In April WatersMolitor began building its own research database, Project Colleen, to synthesize existing research and info from its own focus groups (see box, right).
Women will know they’ve come a long way, baby, when traditionally male-oriented marketers – think cars and computers – get the new religion. It’s bound to be good for the brand.
“When you get it right for women, you improve the response among men as well,” Barletta says. “So we’re not talking about painting the brand pink. We’re talking about the share, loyalty and referrals you can win by reaching out to women in historically male-centric categories.”
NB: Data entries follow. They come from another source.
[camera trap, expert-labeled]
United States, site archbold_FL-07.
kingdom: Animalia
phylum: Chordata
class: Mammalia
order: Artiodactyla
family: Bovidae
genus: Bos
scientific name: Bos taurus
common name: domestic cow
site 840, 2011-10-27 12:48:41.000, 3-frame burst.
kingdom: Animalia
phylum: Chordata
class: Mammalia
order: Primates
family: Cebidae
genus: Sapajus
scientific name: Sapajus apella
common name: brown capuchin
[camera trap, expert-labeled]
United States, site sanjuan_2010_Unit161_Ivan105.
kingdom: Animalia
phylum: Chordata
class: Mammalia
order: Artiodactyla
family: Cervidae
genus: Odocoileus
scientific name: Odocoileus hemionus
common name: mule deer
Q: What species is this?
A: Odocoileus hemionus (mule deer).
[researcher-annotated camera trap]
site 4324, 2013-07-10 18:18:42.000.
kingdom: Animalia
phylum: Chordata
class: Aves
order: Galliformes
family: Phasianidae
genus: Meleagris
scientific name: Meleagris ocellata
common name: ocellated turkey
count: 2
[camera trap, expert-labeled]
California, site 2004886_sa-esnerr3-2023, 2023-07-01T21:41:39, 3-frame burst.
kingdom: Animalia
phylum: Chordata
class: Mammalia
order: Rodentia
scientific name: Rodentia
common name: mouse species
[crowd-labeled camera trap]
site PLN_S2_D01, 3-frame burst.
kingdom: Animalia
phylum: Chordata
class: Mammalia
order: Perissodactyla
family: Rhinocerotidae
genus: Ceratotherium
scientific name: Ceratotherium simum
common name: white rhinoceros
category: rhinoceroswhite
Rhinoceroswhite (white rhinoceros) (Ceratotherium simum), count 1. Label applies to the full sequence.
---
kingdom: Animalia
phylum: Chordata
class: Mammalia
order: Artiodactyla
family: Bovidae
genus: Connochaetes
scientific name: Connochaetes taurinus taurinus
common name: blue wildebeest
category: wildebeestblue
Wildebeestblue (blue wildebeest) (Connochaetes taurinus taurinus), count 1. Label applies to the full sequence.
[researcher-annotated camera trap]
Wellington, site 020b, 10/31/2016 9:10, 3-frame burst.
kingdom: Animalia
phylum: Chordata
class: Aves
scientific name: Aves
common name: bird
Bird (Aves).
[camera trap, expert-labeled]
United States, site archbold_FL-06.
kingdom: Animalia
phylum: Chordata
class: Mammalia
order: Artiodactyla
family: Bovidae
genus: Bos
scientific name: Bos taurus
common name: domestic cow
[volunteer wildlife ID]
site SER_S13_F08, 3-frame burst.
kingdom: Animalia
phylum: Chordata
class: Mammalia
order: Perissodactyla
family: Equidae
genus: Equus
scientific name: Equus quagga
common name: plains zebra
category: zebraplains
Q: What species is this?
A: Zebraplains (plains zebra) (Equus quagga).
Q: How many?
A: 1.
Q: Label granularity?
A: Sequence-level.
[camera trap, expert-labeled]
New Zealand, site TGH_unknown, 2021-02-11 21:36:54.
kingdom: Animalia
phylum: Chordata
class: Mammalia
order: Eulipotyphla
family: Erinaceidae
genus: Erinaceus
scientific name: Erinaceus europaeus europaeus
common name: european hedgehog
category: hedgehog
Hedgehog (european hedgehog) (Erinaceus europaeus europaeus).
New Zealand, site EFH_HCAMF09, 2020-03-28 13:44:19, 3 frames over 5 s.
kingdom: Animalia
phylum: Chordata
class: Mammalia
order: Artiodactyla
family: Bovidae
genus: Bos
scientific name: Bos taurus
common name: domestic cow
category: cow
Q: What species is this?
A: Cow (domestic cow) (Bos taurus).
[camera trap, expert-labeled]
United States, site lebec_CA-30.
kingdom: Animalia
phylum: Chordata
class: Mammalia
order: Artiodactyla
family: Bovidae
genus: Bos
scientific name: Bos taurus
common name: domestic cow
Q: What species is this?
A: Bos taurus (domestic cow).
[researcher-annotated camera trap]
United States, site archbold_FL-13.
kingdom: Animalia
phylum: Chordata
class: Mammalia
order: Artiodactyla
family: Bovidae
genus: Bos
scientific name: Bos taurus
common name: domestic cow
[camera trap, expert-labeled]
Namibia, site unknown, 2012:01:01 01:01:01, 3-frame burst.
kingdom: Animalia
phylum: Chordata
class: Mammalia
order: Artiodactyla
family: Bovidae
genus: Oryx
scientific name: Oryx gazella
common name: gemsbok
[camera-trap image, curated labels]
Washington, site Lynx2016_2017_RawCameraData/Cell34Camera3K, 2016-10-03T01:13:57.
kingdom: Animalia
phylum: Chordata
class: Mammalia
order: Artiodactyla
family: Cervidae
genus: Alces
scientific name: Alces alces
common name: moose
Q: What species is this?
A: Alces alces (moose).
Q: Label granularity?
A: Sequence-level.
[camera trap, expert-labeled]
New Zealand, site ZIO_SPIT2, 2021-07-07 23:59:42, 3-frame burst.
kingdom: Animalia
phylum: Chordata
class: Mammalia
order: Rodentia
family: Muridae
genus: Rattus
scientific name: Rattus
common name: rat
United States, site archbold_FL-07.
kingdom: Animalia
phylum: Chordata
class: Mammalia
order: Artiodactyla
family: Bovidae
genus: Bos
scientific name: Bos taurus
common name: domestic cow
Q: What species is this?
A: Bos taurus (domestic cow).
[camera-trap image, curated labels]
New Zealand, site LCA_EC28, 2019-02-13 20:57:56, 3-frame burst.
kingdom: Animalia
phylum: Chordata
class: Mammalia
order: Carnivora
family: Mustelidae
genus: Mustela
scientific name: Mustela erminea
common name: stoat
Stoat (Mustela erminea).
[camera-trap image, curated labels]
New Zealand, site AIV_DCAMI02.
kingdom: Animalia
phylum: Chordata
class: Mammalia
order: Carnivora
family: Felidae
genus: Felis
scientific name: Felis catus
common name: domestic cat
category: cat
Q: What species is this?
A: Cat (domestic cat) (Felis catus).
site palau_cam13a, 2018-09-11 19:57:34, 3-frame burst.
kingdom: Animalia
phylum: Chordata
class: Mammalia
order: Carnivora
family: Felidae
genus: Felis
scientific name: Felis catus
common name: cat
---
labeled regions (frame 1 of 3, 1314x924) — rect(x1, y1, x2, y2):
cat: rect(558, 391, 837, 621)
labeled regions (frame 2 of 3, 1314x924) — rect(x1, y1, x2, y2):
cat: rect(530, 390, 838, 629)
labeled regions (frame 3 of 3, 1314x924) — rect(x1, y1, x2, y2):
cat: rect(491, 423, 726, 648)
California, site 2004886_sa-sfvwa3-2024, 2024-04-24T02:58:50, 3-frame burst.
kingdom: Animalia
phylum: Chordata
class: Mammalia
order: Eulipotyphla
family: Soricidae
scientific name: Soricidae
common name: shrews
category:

Women love to swap opinions with friends, so word-of-mouth is a valuable way to tap women’s relationships with each other. Marketing cues should come from each woman’s relationship with the brand.
“Successful marketers know their consumer in the context of her whole life, not just how she connects with the brand,” Molitor says. “Know her whole life, and you know where your brand fits in.”
So the next time a woman says “Let’s talk about our relationship,” listen. It’s good for the bottom line.
Women are changing fast, and demanding more from brands. WatersMolitor offers these insights on today’s female consumer, culled from the Minneapolis agency’s research database
Project Colleen:
* She demands respect.
She’s educated and well-informed. She makes 80% of all retail purchases, buys 65% of all cars, owns 53% of stocks. Make sure you give her the respect and credibility she deserves or she’ll shut you off before reading the headline.
* She’s an individual.
She’s not only a mom or wife, but an individual with personal interests and needs. Recognize all her roles and where your product fits in her life.
* She’s a dimensional person.
She lives in a complex world and wants more than one-dimensional solutions. Relate to her beyond your product; connect with her as a whole person with diverse needs.
* Stress is her No. 1 pain.
She’s taken an equal role as breadwinner while remaining primary nurturer to the family. Her pain around stress is higher than ever before. Give her solutions to take it on or to escape it.
* Emotions drive most, if not all, of her decisions.
Decision-making is based on rational and emotional triggers. Having a great product to position rationally is only the point of entry into the game. The competitive advantage comes when you build an emotional connection between your brand and the target consumer.
* She’s looking for a relationship.
A transaction is not enough; she seeks a relationship with your brand. She wants a two-way dialogue, she wants to participate, and she wants the relationship to exist over time.
* She wants to trust your brand.
She’s looking for a brand that stands for her self-interests. If your product and brand are consistently aligned with her self-interests, your profits will follow.
* She wants you to take a stand, and be authentic.
She has morals and concerns that go beyond the features of a product or service. She is loyal to brands that support things relevant to her life. Take a stand, but you had better mean it, demonstrate it, and be consistent over time.
* Word of mouth is a key medium.
Women network with other woman. This circle of influence is a powerful medium. It’s alive and vital, and can work for you or against you.
* Value remains primary.
Marketers have taught women to be price-loyal. But price is not always her first criterion. Her definition of value is much more dynamic, dimensional, and diverse. Lowest price does not equal better value.